Thursday, January 11, 2007

Northfield taking shots, will it need a transfusion?

Adam Feuerstein, who has a self-proclaimed "obsession with blood substitutes", writes for and is no fan of Polyheme, Northfield Laboratories hoped for blood substitute. He believes, despite Northfield's hopes and protestations to the contrary, that Polyheme will not receive FDA approval killed more than the current regimen of treatment of blood or saline and blood in tandem. While it plays out he opines:

In the meantime, Northfield will file Polyheme with the FDA and make its case for approval. There's nothing wrong with that. As an investor, however, it's better to sit on the sideline than get involved.

Say Nay To Northfield

There certainly is no doubt that before long Northfield will require FDA approval for Polyheme or a transfusion of cash . . .

Earlier in the week (1/9/07) Northfield announced financial results for the second quarter of fiscal 2007, which ended November 30, 2006.

Net loss of $7.6 million, or $0.28 cents per share, for the second quarter compared with a net loss of $6.3 million, or $0.23 cents per share, for the corresponding period last year.

Shareholders' equity of $56.2 million, with $51.6 million in cash and marketable securities.

1 comment:

Anonymous said...

It is too soon to write Polyheme off. It already proved to be superior to saline in an earlier trial and the plan is to use Polyheme when blood is not available. The Phase 3 trial was only to test the safety of Polyheme in a trauma situation.
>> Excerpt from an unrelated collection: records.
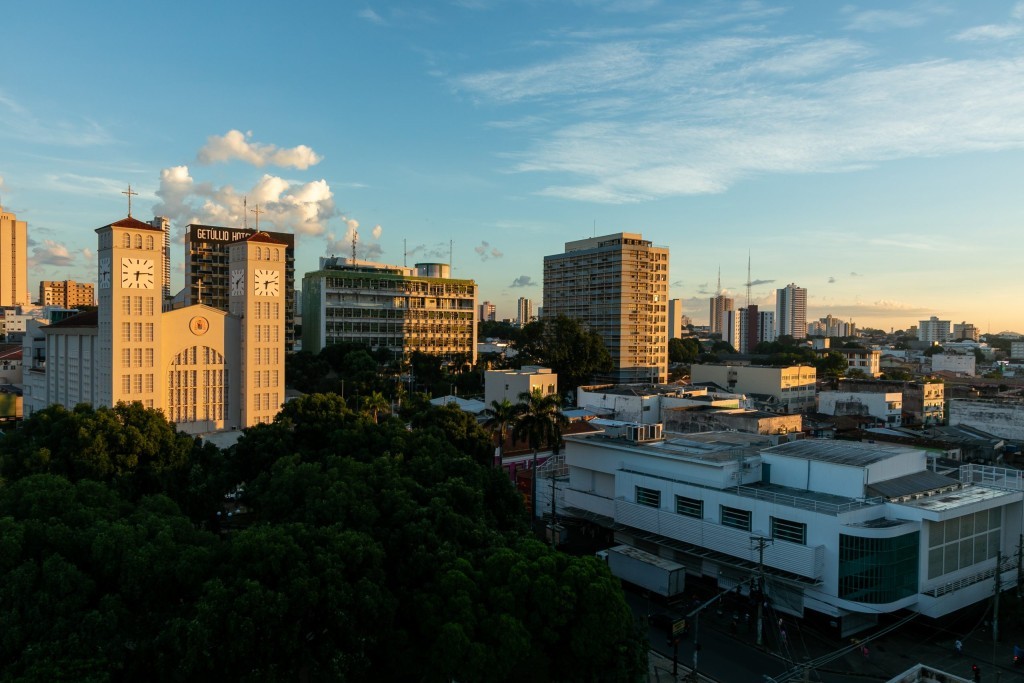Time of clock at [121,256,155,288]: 6:14
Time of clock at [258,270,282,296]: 6:12
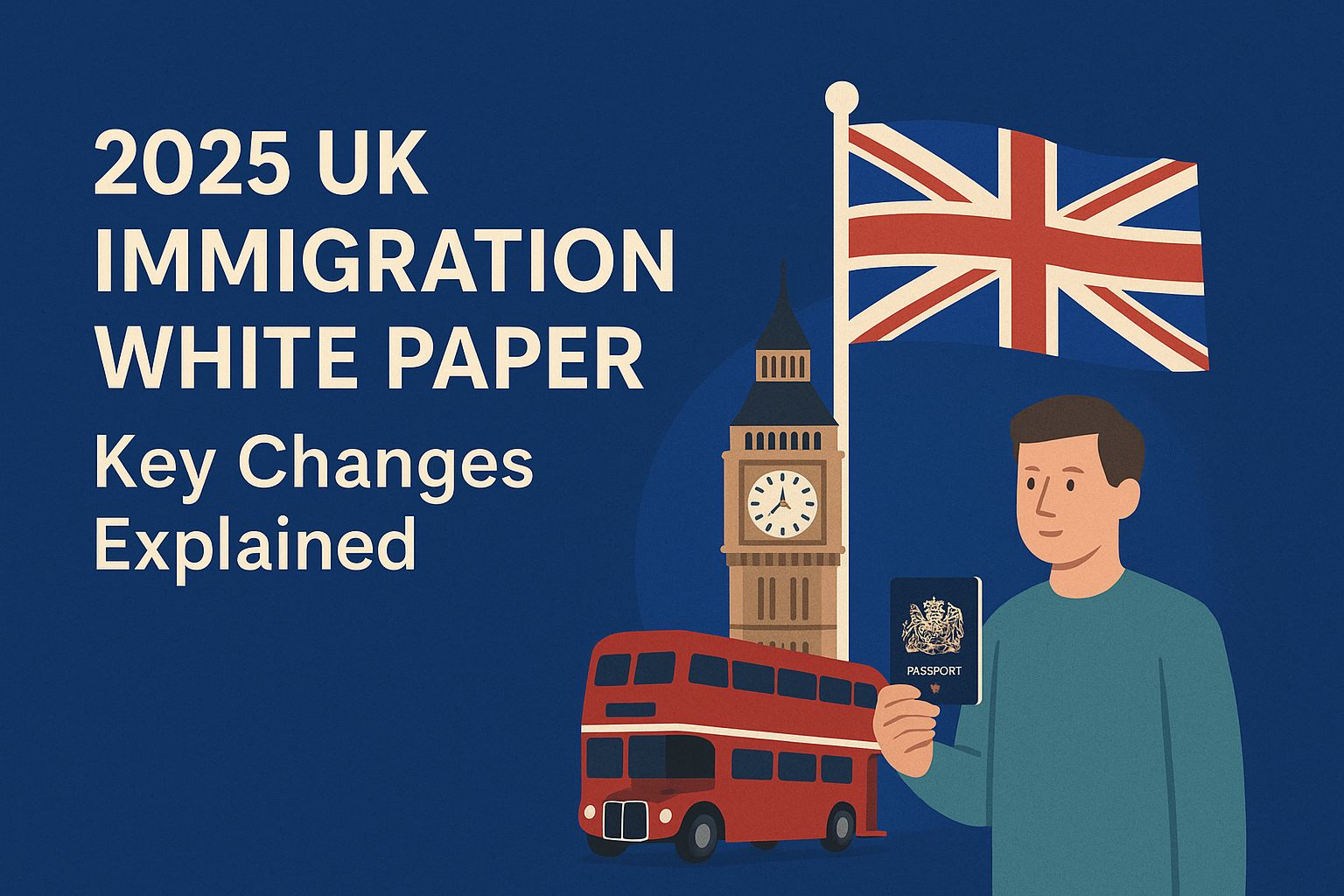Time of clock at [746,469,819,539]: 11:37
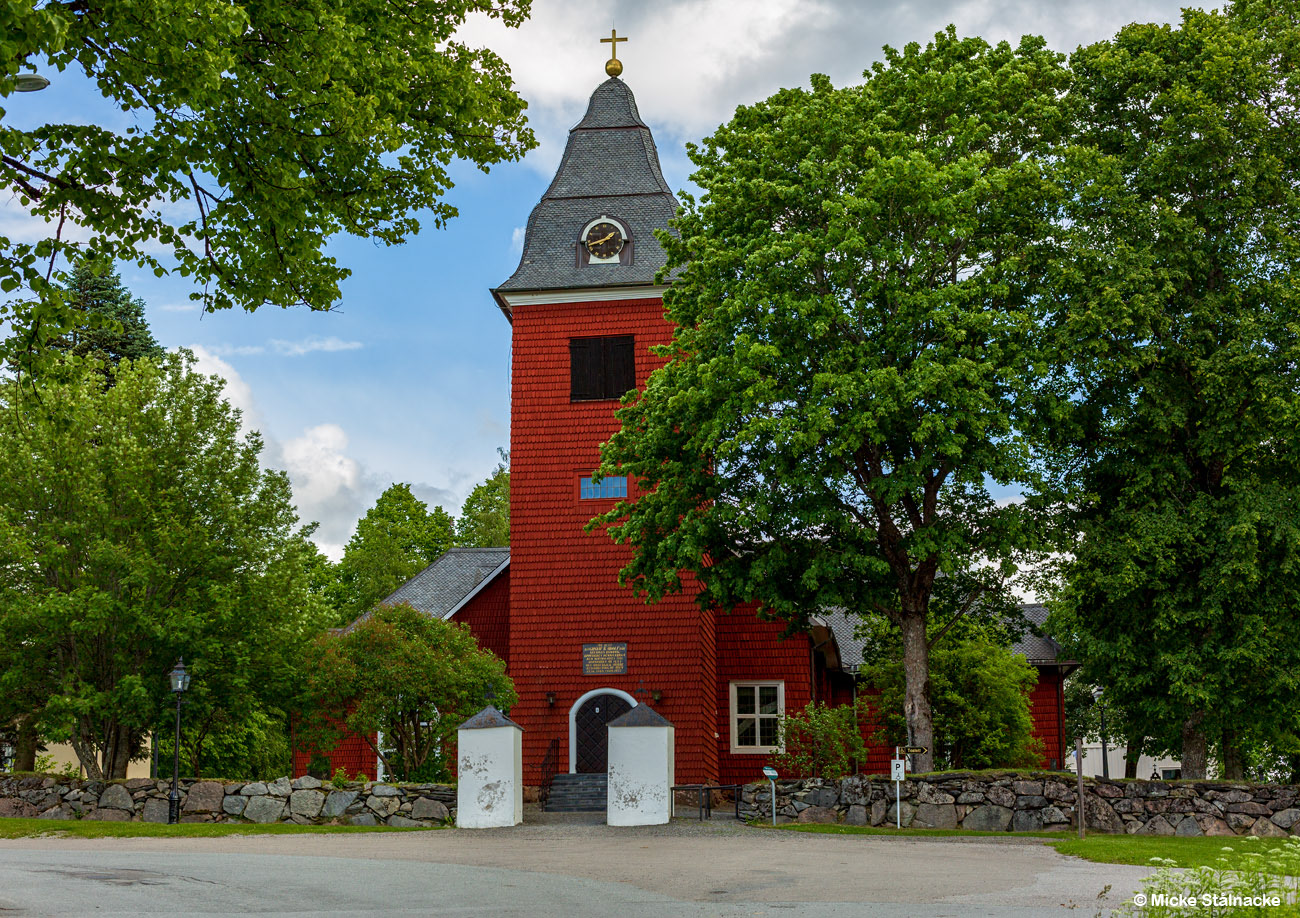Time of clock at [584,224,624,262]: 1:42
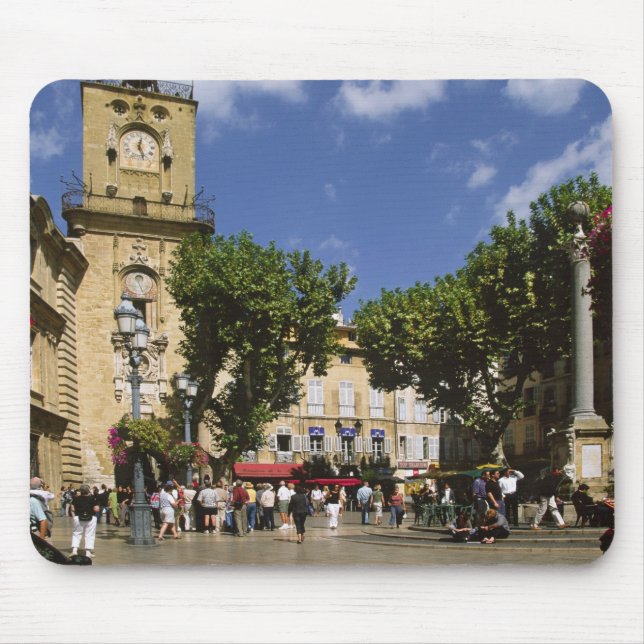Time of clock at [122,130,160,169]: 12:27
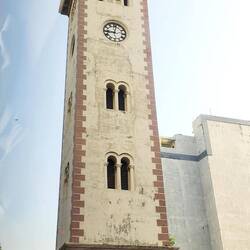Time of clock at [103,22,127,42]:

The results for those who qualified to be included in the trial were good enough to pass. If you include those who were not supposed to be included (protocol violations), it came within one death out of 700+ patients of passing. The death rate was much higher in the Polyheme patients who were "protocol violations". Why do you suppose that would happen? I believe that EMTs who were dealing with a patient who was probably going to die and who had Polyheme in their ambulance probably decided to try to save the patient's life by giving him Polyheme. That would explain why there were more protocol violations in the Polyheme patients and why there a higher percentage of "multiple protocol violations" in the Polyheme arm of the trial. An example Dr. Gould gave was a patient whose blood pressure was zero being given Polyheme.
When the data is corrected and verified (two patients had the wrong date of death in the data the Contract Research Organization gave to Northfield in the first pass), and we can compare apples to apples, I believe Polyheme will have a passable death rate (close enough to saline + blood to be explained by chance 93% of the time) and get a Not Inferior rating that is needed to get FDA approval.
The key point here is that Polyheme is not meant to replace blood, it is meant to be used in place of saline when blood is not available such as on battlefields or in rural settings. It has already passed the "superior to saline" test in a previous trial involving surgery patients who refuse blood for religous reasons. This latest trial was to prove Polyheme is safe, not to prove it is superior to saline plus blood.